Page =>
Pollutant Spread in a River Network

The Problem

Representing the River Network

# River network: 5 nodes in a directed tree (upstream to downstream).
# Node indices correspond to NODE_NAMES.
NODE_NAMES = ["upstream_a", "upstream_b", "junction", "reach", "outlet"]

# Node 4 (outlet) is the sink: pollutant that arrives there is not transported further.
SINK = 4

# Initial spill: unit concentration at upstream_a only.
SPILL_NODE = 0

# Fraction of concentration at each non-sink node transported downstream per step.
# At 0.4, roughly 40 % of mass moves forward each time step.
TRANSPORT_RATE = 0.4

N_STEPS = 20
SNAPSHOT_INTERVAL = 5
def build_network():
    """Return a directed graph representing the river network.

    Edge weights represent relative mean discharge (arbitrary units) and
    are used for visualization only; transport uses a uniform rate.
    """
    G = nx.DiGraph()
    G.add_nodes_from(range(len(NODE_NAMES)))
    # upstream_a and upstream_b both drain into the junction.
    G.add_edge(0, 2, weight=3.0)
    G.add_edge(1, 2, weight=5.0)
    # junction drains to reach, reach drains to outlet.

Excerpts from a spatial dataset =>
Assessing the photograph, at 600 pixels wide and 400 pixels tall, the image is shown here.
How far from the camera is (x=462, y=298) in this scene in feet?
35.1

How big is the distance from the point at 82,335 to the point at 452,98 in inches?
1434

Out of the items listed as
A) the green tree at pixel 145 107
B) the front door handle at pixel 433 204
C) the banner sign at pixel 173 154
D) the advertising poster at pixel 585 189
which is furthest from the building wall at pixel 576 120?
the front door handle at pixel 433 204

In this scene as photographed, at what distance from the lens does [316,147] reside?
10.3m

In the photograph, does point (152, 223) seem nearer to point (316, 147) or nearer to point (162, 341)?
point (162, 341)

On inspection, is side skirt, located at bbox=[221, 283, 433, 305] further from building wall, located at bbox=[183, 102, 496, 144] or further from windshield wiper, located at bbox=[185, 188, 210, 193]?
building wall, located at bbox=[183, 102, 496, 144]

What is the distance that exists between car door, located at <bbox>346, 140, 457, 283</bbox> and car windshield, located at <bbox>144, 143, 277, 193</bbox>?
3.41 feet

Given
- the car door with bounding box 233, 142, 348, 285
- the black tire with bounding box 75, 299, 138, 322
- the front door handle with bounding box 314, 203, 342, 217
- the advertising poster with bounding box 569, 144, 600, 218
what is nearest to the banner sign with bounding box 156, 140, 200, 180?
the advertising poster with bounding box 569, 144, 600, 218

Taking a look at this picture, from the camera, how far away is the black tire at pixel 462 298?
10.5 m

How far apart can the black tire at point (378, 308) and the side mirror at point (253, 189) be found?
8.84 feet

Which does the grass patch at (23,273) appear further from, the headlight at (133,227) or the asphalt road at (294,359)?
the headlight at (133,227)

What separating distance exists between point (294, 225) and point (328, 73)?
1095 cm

Tasks to carry out =>
1) Repeat the passage of the river pollutant page from "Edge weights represent" to "G.add_edge(1, 2, weight=5.0)", word for word.
2) Pick up the river pollutant page after its final line and keep writing it.

Outputs by task =>
1)
Edge weights represent relative mean discharge (arbitrary units) and
    are used for visualization only; transport uses a uniform rate.
    """
    G = nx.DiGraph()
    G.add_nodes_from(range(len(NODE_NAMES)))
    # upstream_a and upstream_b both drain into the junction.
    G.add_edge(0, 2, weight=3.0)
    G.add_edge(1, 2, weight=5.0)

2)
    G.add_edge(2, 3, weight=8.0)
    G.add_edge(3, 4, weight=8.0)
    return G

Why is a river network represented as a directed graph rather than an undirected graph?

Water can flow in either direction between any two connected nodes.
Wrong: rivers flow in one direction, from higher to lower elevation; edges must be directed to encode this.
The direction of each edge encodes which way water (and pollutant) flows.
Correct: directed edges from upstream to downstream nodes capture the unidirectional nature of river flow.
Directed graphs are always faster to compute with than undirected graphs.
Wrong: the choice of directed vs. undirected is based on the physical system, not computational speed.
Edge weights cannot be stored on undirected graphs.
Wrong: undirected graphs support weighted edges just as directed graphs do.

The Transport Model

$$c_v^{n+1} = (1 - \alpha)\,c_v^n + \sum_k f_k\,c_{u_k}^n$$

where $\alpha = \text{TRANSPORT_RATE}$ and $f_k = \alpha / \text{(number of downstream neighbours of } u_k\text{)}$.

Building the Upstream Table

def build_upstream(G):
    """Return upstream[v] = list of (u, fraction) pairs for each node v.

    For each edge u -> v, the fraction of u's concentration that flows to v
    in one step is TRANSPORT_RATE divided by the number of downstream
    neighbours of u.  A node with no upstream neighbours has an empty list.
    """
    n = len(NODE_NAMES)
    upstream = {v: [] for v in range(n)}
    for u in range(n):
        if u == SINK:
            continue
        succs = list(G.successors(u))
        if not succs:
            continue
        fraction = TRANSPORT_RATE / len(succs)
        for v in succs:
            upstream[v].append((u, fraction))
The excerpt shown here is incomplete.